Named after Fionn mac Cumhaill, the legendary Irish warrior who gained all-knowledge from the Salmon of Knowledge.

Status

The fionn repo, the code, and any insights are experimental and have not been fully confirmed formally or through production adoption. Although the results look good and seem to reflect a worthwhile form of selective parsing for high volume streaming this has yet to be fully confirmed for fionn.

However, hopefully, the approach and results are useful to others

When to Use fionn

fionn excels when you don't need to parse everything or can't afford DOM memory overhead. Its SIMD skip operations achieve 8+ GiB/s throughput—29.5x faster than serde_json—while using O(1) memory instead of O(document size).

Speed vs Memory Decision

flowchart TD
    Start([JSON Processing Task]) --> Q1{Need ALL fields<br/>from document?}

    Q1 -->|No - selective access| MEM1{Memory<br/>constrained?}
    Q1 -->|Yes - full parse| Q2{Document size?}

    MEM1 -->|Yes| FIONN_SKIP[**fionn skip**<br/>8+ GiB/s, constant memory<br/>100MB doc → ~1KB RAM]
    MEM1 -->|No| FIONN_SKIP

    Q2 -->|Small < 1KB| Q3{Need serde<br/>ecosystem?}
    Q2 -->|Large > 1KB| MEM2{Memory<br/>constrained?}

    Q3 -->|Yes| SERDE[**serde_json**<br/>277 MiB/s<br/>~2-3x doc size RAM]
    Q3 -->|No| SONIC1[**sonic-rs**<br/>1.2 GiB/s<br/>~2x doc size RAM]
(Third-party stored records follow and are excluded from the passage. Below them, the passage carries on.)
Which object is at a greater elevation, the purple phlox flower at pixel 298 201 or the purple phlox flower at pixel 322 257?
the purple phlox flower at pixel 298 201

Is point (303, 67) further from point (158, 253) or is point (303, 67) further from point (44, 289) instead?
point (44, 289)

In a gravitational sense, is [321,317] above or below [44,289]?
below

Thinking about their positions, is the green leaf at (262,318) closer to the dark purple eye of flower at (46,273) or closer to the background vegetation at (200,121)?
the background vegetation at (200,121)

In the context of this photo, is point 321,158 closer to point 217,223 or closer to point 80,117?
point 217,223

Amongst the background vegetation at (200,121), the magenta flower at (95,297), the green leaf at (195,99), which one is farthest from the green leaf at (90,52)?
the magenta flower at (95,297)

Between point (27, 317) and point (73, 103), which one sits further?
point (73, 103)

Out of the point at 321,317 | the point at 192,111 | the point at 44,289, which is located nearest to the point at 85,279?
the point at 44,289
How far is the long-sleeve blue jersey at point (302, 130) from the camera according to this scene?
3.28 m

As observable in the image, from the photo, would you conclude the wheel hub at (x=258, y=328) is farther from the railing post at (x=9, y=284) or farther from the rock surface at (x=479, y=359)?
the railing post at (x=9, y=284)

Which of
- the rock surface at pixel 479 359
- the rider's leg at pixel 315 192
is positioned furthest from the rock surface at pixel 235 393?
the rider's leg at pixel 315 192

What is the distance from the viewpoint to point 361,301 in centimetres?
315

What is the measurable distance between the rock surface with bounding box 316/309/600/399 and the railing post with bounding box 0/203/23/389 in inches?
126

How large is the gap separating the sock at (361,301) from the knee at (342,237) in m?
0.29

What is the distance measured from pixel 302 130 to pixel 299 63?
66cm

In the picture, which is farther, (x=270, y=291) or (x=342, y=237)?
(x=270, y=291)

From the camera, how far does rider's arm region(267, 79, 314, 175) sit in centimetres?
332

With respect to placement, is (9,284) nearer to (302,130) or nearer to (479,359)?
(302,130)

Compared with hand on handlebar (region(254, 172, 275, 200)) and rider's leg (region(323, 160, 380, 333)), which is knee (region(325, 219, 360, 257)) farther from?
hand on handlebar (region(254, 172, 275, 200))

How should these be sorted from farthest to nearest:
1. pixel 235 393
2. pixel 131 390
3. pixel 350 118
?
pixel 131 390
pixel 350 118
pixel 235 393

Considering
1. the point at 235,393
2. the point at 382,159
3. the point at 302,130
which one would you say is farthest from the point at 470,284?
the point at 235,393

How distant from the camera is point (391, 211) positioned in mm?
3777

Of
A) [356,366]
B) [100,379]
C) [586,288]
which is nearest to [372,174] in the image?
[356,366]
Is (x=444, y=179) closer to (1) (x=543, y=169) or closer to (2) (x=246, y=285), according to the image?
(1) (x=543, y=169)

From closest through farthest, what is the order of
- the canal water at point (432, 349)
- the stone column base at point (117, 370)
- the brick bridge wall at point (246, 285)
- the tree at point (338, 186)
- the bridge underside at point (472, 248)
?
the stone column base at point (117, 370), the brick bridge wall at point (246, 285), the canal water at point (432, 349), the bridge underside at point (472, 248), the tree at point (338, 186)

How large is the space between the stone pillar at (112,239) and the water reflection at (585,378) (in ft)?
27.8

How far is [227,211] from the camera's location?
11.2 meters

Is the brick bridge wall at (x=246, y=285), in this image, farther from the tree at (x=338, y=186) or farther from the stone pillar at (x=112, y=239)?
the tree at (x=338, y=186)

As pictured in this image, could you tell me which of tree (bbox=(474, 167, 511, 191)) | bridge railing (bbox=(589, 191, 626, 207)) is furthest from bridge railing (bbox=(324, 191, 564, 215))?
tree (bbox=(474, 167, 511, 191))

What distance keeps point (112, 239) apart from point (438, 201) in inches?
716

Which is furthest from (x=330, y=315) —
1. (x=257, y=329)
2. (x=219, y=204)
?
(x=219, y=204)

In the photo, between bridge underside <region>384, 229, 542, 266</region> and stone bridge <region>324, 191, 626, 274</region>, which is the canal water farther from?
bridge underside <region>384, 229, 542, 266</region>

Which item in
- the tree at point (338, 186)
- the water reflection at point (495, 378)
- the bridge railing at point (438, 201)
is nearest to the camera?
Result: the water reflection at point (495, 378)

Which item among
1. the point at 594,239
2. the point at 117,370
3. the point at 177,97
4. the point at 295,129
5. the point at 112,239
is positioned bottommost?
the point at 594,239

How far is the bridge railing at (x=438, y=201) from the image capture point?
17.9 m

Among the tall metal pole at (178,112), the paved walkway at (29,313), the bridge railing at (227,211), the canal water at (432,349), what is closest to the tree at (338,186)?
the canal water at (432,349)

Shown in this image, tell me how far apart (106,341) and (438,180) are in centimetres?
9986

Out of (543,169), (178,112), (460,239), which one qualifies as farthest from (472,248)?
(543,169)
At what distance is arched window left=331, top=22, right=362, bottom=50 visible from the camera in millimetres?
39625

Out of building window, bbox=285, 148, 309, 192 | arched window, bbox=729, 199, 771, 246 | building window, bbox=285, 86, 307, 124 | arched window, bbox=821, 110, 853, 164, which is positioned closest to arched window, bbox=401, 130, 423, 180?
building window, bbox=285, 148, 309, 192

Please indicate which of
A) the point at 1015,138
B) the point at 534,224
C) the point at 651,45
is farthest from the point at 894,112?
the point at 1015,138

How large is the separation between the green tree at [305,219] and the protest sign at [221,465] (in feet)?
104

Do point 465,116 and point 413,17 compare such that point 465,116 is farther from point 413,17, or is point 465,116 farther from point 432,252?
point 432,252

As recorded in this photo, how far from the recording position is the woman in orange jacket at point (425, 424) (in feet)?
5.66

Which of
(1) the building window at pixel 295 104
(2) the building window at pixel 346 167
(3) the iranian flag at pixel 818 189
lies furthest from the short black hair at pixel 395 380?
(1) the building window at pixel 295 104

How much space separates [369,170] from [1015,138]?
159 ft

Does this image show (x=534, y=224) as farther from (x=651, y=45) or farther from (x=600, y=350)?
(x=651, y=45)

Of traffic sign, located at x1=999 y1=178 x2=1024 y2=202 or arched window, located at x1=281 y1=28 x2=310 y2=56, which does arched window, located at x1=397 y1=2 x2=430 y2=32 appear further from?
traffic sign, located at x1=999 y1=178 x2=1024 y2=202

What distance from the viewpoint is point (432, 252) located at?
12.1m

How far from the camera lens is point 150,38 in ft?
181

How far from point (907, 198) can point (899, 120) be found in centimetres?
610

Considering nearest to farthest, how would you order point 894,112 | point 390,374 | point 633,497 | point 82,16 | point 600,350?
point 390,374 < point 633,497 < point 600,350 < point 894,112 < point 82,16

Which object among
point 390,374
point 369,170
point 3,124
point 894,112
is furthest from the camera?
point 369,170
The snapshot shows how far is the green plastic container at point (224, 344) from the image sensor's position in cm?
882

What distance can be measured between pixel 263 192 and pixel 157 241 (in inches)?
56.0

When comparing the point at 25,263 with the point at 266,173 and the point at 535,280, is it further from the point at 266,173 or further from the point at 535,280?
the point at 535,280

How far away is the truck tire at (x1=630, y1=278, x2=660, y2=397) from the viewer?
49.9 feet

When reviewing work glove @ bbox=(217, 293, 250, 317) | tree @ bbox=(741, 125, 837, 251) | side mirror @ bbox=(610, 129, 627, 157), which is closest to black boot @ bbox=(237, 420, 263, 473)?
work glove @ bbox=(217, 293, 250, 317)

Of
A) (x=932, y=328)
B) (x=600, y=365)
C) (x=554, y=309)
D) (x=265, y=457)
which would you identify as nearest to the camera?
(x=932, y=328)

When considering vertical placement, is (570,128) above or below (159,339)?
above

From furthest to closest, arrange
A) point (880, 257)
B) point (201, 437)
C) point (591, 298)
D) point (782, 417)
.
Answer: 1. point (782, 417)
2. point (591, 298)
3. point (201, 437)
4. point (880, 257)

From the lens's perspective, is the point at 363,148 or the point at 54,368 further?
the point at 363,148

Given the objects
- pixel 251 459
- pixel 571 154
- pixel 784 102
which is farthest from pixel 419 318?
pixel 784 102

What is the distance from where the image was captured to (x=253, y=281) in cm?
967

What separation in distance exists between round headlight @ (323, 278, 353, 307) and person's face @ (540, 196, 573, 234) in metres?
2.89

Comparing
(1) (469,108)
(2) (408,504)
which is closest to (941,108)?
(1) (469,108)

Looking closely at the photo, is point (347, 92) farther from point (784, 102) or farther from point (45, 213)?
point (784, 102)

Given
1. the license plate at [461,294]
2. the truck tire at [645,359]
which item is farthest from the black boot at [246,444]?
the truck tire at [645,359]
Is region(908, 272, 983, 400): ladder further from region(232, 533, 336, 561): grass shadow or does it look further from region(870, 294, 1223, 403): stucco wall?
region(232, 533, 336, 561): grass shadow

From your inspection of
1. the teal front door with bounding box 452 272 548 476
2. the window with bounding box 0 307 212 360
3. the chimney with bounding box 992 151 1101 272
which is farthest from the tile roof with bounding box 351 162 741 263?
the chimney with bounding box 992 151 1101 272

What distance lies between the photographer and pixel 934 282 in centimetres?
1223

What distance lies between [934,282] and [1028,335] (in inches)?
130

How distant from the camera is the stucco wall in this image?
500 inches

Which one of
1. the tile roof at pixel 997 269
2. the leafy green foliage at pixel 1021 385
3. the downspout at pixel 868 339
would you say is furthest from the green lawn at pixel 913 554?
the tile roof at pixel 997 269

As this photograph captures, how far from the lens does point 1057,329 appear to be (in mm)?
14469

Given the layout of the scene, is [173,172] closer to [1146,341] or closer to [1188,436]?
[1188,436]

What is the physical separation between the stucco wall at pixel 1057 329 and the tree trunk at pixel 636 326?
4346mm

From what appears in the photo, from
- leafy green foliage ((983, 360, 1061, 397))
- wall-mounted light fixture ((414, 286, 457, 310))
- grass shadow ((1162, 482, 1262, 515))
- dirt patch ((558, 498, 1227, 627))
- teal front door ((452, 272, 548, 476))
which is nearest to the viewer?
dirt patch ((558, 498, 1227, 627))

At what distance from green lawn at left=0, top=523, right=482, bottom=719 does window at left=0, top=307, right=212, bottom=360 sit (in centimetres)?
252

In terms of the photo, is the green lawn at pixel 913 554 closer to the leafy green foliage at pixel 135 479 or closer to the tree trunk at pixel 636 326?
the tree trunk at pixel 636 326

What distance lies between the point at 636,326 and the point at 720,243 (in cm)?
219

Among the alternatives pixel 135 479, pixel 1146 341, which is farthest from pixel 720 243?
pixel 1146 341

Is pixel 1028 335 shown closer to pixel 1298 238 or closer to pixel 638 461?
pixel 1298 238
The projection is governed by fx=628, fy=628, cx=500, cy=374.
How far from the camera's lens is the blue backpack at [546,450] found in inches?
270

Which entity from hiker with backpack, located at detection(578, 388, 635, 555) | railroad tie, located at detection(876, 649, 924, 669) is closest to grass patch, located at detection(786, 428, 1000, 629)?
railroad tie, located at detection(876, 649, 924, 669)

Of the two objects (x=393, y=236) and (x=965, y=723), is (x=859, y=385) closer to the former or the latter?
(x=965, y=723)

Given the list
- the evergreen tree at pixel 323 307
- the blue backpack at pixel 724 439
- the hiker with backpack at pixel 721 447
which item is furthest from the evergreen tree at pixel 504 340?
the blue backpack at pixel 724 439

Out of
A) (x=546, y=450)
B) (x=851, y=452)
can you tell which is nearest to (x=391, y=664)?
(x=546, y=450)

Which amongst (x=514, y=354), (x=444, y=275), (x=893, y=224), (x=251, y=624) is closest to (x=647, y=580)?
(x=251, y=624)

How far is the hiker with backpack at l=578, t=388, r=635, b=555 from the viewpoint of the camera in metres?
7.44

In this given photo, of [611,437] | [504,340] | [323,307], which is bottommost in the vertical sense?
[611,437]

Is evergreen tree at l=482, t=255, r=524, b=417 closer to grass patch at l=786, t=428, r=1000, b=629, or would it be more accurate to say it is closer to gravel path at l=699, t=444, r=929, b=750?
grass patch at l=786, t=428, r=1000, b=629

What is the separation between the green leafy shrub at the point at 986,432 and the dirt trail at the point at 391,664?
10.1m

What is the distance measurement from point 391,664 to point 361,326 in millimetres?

    MEM2 -->|Yes - use schema filter| FIONN_SCHEMA[**fionn schema**<br/>523 MiB/s<br/>O schema RAM]
    MEM2 -->|No| SIMD{Need typed<br/>deserialization?}

    SIMD -->|Yes| SONIC2[**sonic-rs**<br/>1.2 GiB/s<br/>~2x doc size RAM]
    SIMD -->|No - tape| SIMD_JSON[**simd-json**<br/>1.1 GiB/s<br/>~1.5x doc size RAM]

    FIONN_SKIP --> Q4{Additional needs?}
    Q4 -->|JSONL streaming| FIONN_STREAM[fionn-stream<br/>1.45x faster batches]
    Q4 -->|Distributed sync| FIONN_CRDT[fionn-crdt<br/>Delta-state CRDTs]
    Q4 -->|Diff/Patch/Merge| FIONN_DIFF[fionn-diff<br/>RFC 6902 + 3-way]
    Q4 -->|Make greppable| FIONN_GRON[fionn gron<br/>Discrete assignments]
Loading

Memory Comparison

DOM-based parsers allocate memory proportional to document size. fionn's skip-based model uses constant memory.

Library 1KB doc 100MB doc 1GB doc Model
serde_json ~3KB ~300MB ~3GB DOM (Value enum overhead)
sonic-rs ~2KB ~200MB ~2GB DOM
simd-json ~1.5KB ~150MB ~1.5GB Tape (more compact)
fionn skip ~1KB ~1KB ~1KB O(1) - no DOM
fionn schema ~1KB ~10KB ~10KB O(schema) - only extracted fields

fionn processes a 1GB document using 100,000× less memory than DOM parsers.

Quick Comparison

Library Best For Throughput Memory Trade-off
fionn Skip unwanted data 8+ GiB/s O(1) Skip-based model
sonic-rs Full parse, any size 1.2 GiB/s O(n) Newer, less battle-tested
simd-json Full parse, large docs 1.1 GiB/s O(n) Tape API learning curve
serde_json Ecosystem, small docs 277 MiB/s O(n) Slower on large docs

The Skip Advantage

When processing a 253KB API response with 1000 users:

                          Time      Throughput    Memory Used
serde_json (full parse):  913 µs    277 MiB/s     ~750 KB (DOM)
sonic-rs (full parse):    195 µs    1.26 GiB/s    ~500 KB (DOM)
fionn AVX2 (skip):         31 µs    8.0 GiB/s     ~1 KB (no DOM)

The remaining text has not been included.